- Texto citado -
________________
SOBRE EL AMOR A DIOS. SAN BERNARDO DE CLARAVAL

                                                


V.14. Quien considere todo esto, creo que comprenderá por qué se debe amar a Dios, es decir, por qué merece ser amado. El incrédulo que rechaza al Hijo, tampoco pose al Padre ni al Espíritu Santo. El que no honra al Hijo no honra al Padre que le envió ni al Espíritu Santo su enviado. No es extraño que quien menos conoce menos ame. De todos modos, no ignora que se debe por entero a quien conoce como creador suyo.
¿Y qué puedo hacer yo, si acepto a mi Dios como gracioso dueño de mi vida, generoso administrador, consolador compasivo, guía solícito y redentor incomparable, salvador eterno que me enriquece y glorifica? Escuchemos las Escrituras: De él viene la redención copiosa. Entró una vez en el santuario, realizada la redención eterna.
Hablando de su protección, dice el salmista: No desampara a sus santos, los guardará por toda la eternidad. Y con relación a su generosidad: Una medida buena, apretada, colmada, rebosante, será derramada en vuestro seno. En otro lugar: Lo que ojo nunca vio, ni oreja oyó, ni hombre alguno ha imaginado, Dios lo ha preparado para los que le aman. Respecto a la gloria: Esperamos al Salvador y Señor Jesucristo, que transformará la bajeza de nuestro ser, reproduciendo en nosotros el esplendor del suyo. Los padecimientos del tiempo presente no son nada comparados con la gloria que va a revelarse, reflejada en nosotros. Nuestras penalidades momentáneas y ligeras nos producen una riqueza eterna, una gloria que las sobrepasa desmesuradamente; y nosotros no ponemos la mira en lo que se ve, sino en lo que no se ve.
________________
- Información proporcionada -
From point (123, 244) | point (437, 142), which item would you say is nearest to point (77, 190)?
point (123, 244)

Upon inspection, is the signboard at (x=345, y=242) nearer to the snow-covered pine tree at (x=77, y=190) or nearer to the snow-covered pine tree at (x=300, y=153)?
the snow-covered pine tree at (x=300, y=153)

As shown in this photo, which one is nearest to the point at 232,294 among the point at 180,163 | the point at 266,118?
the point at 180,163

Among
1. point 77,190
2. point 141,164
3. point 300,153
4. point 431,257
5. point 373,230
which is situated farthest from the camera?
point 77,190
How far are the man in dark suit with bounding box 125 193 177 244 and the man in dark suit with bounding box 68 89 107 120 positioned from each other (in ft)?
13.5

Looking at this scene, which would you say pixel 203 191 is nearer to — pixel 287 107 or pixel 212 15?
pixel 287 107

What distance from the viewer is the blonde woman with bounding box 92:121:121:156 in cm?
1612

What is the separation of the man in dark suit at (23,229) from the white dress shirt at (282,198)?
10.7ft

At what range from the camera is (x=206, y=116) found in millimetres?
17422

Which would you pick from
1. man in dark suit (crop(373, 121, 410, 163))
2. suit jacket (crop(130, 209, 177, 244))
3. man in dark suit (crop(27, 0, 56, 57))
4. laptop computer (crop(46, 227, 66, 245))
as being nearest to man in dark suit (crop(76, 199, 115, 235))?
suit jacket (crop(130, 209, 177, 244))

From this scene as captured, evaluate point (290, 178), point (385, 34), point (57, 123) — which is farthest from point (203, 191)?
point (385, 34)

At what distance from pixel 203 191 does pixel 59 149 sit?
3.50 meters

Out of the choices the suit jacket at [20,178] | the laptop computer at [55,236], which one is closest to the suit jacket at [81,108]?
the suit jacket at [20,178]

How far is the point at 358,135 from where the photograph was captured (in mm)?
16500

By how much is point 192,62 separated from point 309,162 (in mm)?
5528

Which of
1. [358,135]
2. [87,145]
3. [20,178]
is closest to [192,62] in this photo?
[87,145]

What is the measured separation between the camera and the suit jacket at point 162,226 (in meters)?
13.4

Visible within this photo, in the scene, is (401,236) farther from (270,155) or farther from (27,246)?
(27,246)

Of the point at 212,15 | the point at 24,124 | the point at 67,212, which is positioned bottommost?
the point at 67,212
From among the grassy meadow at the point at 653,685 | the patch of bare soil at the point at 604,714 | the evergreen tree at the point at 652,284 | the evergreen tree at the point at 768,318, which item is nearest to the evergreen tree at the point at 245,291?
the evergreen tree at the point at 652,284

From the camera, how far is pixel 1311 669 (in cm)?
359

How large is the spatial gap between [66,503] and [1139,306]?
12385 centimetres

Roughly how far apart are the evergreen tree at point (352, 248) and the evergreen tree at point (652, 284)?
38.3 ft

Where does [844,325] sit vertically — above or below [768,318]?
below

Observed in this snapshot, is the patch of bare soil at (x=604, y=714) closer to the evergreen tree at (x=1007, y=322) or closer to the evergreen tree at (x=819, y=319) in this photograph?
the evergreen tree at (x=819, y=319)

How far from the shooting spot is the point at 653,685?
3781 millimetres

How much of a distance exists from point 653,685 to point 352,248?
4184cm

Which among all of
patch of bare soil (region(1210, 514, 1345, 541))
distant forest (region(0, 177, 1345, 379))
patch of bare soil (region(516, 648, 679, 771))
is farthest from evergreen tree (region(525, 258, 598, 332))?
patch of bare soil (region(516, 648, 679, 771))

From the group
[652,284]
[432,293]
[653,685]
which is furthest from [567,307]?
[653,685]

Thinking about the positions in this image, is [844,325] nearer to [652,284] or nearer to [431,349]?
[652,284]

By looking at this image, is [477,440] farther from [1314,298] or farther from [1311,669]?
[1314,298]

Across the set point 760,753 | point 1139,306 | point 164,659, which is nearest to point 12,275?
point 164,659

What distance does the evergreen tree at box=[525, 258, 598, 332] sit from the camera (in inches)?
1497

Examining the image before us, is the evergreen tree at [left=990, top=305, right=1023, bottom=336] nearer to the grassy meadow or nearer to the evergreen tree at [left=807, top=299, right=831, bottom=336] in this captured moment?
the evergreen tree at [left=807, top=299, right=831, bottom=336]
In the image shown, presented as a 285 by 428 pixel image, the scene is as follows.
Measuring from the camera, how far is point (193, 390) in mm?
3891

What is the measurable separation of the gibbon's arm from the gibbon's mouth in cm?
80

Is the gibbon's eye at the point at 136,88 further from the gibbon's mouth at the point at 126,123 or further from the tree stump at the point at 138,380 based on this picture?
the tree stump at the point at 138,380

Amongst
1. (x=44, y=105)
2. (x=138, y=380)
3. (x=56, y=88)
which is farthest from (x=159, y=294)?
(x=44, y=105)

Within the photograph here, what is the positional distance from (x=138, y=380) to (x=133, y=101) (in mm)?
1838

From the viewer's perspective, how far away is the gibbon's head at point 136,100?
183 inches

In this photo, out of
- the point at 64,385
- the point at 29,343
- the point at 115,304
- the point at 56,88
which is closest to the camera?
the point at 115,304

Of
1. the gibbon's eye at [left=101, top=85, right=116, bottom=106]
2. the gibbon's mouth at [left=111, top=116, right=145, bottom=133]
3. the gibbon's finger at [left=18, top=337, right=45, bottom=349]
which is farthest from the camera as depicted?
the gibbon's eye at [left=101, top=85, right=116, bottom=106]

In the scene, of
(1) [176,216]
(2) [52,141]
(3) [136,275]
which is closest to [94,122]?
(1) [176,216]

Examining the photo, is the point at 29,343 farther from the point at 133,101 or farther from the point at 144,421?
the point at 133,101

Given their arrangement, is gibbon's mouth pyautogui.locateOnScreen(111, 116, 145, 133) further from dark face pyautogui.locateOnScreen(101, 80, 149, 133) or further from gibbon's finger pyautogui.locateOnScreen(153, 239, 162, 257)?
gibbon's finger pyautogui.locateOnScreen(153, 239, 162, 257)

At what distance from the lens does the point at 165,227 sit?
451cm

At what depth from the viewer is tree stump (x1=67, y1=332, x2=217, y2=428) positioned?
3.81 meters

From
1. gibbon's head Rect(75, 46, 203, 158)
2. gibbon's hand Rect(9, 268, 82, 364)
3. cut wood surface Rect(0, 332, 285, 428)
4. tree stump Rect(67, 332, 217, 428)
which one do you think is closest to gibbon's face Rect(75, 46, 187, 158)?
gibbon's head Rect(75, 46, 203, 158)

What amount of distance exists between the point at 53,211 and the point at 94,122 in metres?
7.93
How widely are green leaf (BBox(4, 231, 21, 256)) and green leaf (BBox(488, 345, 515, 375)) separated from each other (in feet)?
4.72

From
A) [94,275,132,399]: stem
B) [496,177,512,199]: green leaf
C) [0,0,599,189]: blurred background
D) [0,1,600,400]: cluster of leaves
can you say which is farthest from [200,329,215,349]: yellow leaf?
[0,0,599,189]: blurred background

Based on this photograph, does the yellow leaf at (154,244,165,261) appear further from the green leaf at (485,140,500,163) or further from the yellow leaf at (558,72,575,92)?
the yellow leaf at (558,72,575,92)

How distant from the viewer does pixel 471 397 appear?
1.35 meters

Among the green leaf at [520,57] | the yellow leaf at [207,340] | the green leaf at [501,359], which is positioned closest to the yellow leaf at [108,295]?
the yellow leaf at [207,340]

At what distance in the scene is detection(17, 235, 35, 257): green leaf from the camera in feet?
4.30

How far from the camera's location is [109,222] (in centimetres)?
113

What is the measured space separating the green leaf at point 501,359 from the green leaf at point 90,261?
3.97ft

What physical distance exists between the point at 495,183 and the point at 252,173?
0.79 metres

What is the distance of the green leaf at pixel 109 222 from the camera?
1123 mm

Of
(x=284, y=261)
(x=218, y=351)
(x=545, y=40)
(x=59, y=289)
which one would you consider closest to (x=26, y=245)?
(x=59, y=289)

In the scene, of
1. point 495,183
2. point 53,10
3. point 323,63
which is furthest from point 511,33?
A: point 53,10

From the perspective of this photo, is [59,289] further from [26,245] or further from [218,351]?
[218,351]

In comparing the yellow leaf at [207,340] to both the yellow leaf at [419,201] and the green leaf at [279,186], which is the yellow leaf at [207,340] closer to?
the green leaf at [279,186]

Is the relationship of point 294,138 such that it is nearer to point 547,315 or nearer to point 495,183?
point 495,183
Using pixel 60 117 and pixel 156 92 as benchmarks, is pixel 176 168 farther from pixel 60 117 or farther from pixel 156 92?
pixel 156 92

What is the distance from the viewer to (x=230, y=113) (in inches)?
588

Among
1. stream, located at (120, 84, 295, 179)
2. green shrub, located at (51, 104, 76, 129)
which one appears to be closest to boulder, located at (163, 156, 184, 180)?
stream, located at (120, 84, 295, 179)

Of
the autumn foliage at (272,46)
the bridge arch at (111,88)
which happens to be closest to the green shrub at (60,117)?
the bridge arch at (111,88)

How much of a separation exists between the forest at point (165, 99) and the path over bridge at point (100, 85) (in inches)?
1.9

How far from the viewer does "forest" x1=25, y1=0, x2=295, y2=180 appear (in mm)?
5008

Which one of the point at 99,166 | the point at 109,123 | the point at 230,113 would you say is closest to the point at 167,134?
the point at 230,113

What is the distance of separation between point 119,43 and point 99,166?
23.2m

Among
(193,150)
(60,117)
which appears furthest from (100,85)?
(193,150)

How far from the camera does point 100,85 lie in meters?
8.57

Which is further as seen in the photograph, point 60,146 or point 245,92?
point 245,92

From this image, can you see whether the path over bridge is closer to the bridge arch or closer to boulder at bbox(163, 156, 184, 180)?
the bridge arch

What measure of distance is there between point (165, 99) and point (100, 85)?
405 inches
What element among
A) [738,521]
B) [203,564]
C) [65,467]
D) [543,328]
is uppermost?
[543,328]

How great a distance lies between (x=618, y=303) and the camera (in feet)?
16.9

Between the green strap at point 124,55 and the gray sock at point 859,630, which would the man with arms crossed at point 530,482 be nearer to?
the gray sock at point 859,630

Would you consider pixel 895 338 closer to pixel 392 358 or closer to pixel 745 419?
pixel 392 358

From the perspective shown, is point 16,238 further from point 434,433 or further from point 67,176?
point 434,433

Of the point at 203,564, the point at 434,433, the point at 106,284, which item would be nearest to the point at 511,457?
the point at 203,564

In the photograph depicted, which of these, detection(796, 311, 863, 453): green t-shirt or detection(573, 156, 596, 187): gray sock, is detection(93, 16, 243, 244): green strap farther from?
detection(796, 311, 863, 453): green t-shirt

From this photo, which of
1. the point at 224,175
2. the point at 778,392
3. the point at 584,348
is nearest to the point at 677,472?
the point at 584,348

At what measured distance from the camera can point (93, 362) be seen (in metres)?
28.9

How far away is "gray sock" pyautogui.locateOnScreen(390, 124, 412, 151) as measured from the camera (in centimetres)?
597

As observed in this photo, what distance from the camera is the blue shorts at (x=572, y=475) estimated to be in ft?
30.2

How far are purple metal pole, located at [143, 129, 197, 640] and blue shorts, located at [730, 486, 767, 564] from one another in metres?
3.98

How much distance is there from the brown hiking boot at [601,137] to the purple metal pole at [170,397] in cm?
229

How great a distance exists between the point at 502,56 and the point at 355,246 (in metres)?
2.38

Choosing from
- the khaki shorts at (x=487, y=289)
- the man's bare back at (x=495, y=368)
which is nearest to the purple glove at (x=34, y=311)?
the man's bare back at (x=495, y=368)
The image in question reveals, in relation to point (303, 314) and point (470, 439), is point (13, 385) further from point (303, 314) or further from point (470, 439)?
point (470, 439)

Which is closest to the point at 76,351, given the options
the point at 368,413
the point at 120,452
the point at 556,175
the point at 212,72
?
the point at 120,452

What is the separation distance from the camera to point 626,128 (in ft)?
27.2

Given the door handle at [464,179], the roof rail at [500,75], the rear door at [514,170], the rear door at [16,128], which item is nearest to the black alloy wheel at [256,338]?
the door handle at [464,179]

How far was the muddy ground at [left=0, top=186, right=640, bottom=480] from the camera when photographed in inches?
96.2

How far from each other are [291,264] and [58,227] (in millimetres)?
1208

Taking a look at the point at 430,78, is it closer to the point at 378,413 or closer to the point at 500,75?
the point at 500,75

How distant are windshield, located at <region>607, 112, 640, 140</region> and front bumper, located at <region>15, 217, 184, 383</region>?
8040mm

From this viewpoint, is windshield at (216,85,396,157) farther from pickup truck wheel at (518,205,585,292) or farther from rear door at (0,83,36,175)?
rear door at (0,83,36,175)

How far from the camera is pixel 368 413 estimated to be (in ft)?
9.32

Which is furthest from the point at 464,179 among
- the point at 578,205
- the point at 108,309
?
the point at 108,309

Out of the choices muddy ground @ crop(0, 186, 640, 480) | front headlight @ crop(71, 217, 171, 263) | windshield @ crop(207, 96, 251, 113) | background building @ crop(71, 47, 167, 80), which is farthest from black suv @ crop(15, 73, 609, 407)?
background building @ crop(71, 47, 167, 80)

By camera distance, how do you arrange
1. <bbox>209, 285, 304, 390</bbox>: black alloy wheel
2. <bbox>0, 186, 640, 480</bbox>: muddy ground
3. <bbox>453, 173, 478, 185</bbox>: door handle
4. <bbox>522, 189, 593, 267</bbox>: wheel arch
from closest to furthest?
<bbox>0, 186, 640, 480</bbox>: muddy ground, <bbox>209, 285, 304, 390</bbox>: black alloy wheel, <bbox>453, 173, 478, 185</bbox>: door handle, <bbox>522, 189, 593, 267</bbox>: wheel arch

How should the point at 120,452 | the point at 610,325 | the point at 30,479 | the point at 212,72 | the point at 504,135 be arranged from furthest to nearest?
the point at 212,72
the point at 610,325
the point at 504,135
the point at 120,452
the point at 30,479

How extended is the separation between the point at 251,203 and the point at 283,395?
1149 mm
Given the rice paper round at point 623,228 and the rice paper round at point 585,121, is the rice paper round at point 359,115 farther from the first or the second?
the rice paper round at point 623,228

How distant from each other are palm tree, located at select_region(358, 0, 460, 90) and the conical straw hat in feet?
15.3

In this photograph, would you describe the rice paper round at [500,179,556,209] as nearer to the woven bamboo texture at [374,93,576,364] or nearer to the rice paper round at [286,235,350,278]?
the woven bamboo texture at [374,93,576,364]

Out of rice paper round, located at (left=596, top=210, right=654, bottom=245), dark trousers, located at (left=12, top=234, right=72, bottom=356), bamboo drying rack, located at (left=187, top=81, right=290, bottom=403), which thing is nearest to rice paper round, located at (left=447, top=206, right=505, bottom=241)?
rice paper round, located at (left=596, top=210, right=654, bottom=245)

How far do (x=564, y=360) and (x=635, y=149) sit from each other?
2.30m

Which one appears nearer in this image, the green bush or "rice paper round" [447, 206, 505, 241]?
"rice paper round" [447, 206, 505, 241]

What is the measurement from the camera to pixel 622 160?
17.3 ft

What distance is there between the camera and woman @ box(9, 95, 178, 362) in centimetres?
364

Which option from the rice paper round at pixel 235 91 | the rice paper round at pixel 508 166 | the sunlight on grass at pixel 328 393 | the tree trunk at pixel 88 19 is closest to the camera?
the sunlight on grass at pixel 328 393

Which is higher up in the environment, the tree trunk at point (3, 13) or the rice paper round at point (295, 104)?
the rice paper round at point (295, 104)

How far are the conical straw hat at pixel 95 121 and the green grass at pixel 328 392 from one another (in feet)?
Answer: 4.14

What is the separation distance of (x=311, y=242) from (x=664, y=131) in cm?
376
________________
- Instrucción 1 -
Por favor, reproduce de nuevo las líneas de los registros desde la que contiene "Taking a look" hasta la última que contiene "handle, <bbox>522, 189, 593, 267</bbox>: wheel arch", ambas incluidas.
- Instrucción 2 -
Prosigue el texto sobre el amor a Dios a partir del punto en que se detiene.
El texto citado y los registros proceden de fuentes distintas.

- Resultado 1 -
Taking a look at the point at 430,78, is it closer to the point at 378,413 or closer to the point at 500,75?
the point at 500,75

How distant are windshield, located at <region>607, 112, 640, 140</region> and front bumper, located at <region>15, 217, 184, 383</region>?
8040mm

From this viewpoint, is windshield at (216,85,396,157) farther from pickup truck wheel at (518,205,585,292) or farther from rear door at (0,83,36,175)?
rear door at (0,83,36,175)

How far from the camera is pixel 368 413 estimated to be (in ft)?
9.32

Which is furthest from the point at 464,179 among
- the point at 578,205
- the point at 108,309
?
the point at 108,309

Out of the choices muddy ground @ crop(0, 186, 640, 480) | front headlight @ crop(71, 217, 171, 263) | windshield @ crop(207, 96, 251, 113) | background building @ crop(71, 47, 167, 80), which is farthest from black suv @ crop(15, 73, 609, 407)?
background building @ crop(71, 47, 167, 80)

By camera distance, how do you arrange
1. <bbox>209, 285, 304, 390</bbox>: black alloy wheel
2. <bbox>0, 186, 640, 480</bbox>: muddy ground
3. <bbox>453, 173, 478, 185</bbox>: door handle
4. <bbox>522, 189, 593, 267</bbox>: wheel arch
from closest to furthest?
<bbox>0, 186, 640, 480</bbox>: muddy ground, <bbox>209, 285, 304, 390</bbox>: black alloy wheel, <bbox>453, 173, 478, 185</bbox>: door handle, <bbox>522, 189, 593, 267</bbox>: wheel arch

- Resultado 2 -
15. ¿Cómo podré corresponder yo con el Señor por todos los beneficios? La razón y la justicia natural obligan a entregarse sin reservas a aquel de quien todo lo hemos recibido, amándole con todo nuestro ser. Pero la fe me intima a amarle mucho más porque me hace ver claramente que debo amarle más que a mí mismo. No sólo me ha dado todo lo que soy, sino que se me ha entregado a sí mismo. No había llegado aún el tiempo de la fe, ni se había manifestado Dios en la carne, ni había muerto en la cruz, ni había resucitado del sepulcro, ni había vuelto al Padre; no nos había entregado todavía su gran amor, ese gran amor del que tanto hemos hablado y ya habíamos recibido el mandamiento de amar al Señor nuestro Dios, para amarle con todo nuestro corazón, con toda nuestra alma y con todas nuestras fuerzas. Es decir, con todo lo que somos, sabemos y podemos.
No es injusto Dios al pedirnos esto, ya que en último término nos reclama lo que ha hecho en nosotros y lo que nos ha dado. Si pudiera hacerlo, ¿no amaría el artista la obra de sus manos, y con todas sus fuerzas, puesto que todo se lo debe a él? Pero, en nuestro caso, Dios, además, nos sacó de la nada y nos regaló gratuitamente nuestra dignidad humana. Esto aumenta nuestra deuda de amor y prueba cuán justamente nos lo pide. ¿No elevó al infinito sus favores y derrochó su misericordia cuando salvó a hombres y animales? Si me debo a él por entero al haberme creado, ¿qué no haré por haberme creado de nuevo y de un modo tan admirable? La reparación no fue tan fácil como la creación. Lo mandó y fueron creados, el hombre y todo cuanto existe.
Pero el que hizo en mí tantas maravillas con una sola palabra, para restaurarme tuvo que hablar mucho, hacer muchos milagroso y padecer en duros trabajos, no sólo duros, sino hasta indignos. ¿Cómo pagaré al Señor todo el bien que me ha hecho? En su primera obra me dio mi propio ser, en la segunda el suyo. Y al dárseme a mí, me devolvió lo que yo era. Si me había dado el ser y me lo ha devuelto, me debo a él por mí, y por doble motivo. ¿Qué puedo ofrecerle a Dios por Dios mismo? Aunque me ofrezca mil veces, ¿qué soy yo comparado con Él?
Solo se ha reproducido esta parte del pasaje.